Could you transcribe each entry below exactly, minus the images?

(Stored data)

*-*-*

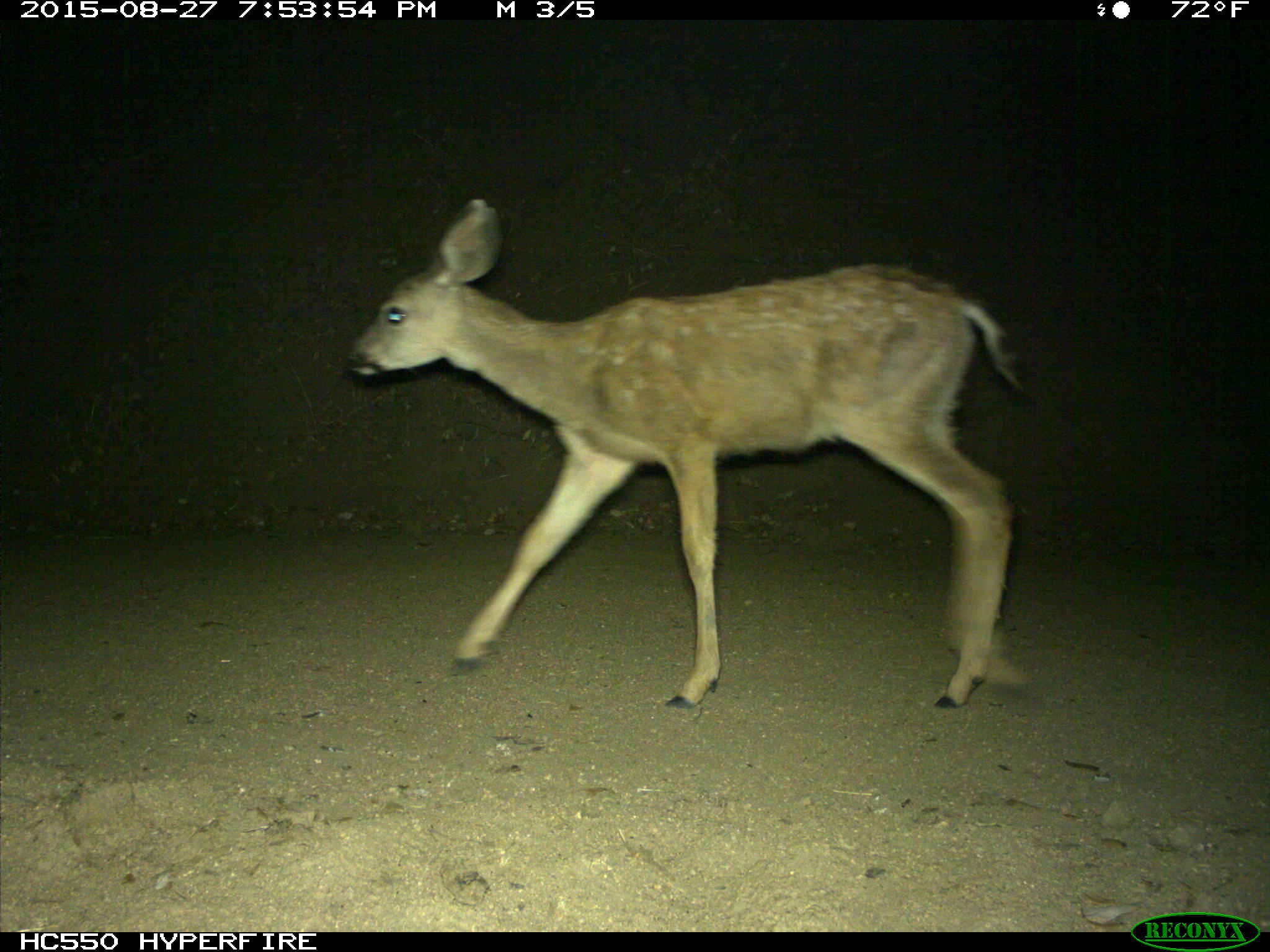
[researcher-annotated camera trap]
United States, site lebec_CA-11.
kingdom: Animalia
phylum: Chordata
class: Mammalia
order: Artiodactyla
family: Cervidae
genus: Odocoileus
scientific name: Odocoileus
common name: deer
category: unidentified deer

*-*-*

→ ANSWER BOX
[researcher-annotated camera trap]
United States, site lebec_CA-11.
kingdom: Animalia
phylum: Chordata
class: Mammalia
order: Artiodactyla
family: Cervidae
genus: Odocoileus
scientific name: Odocoileus
common name: deer
category: unidentified deer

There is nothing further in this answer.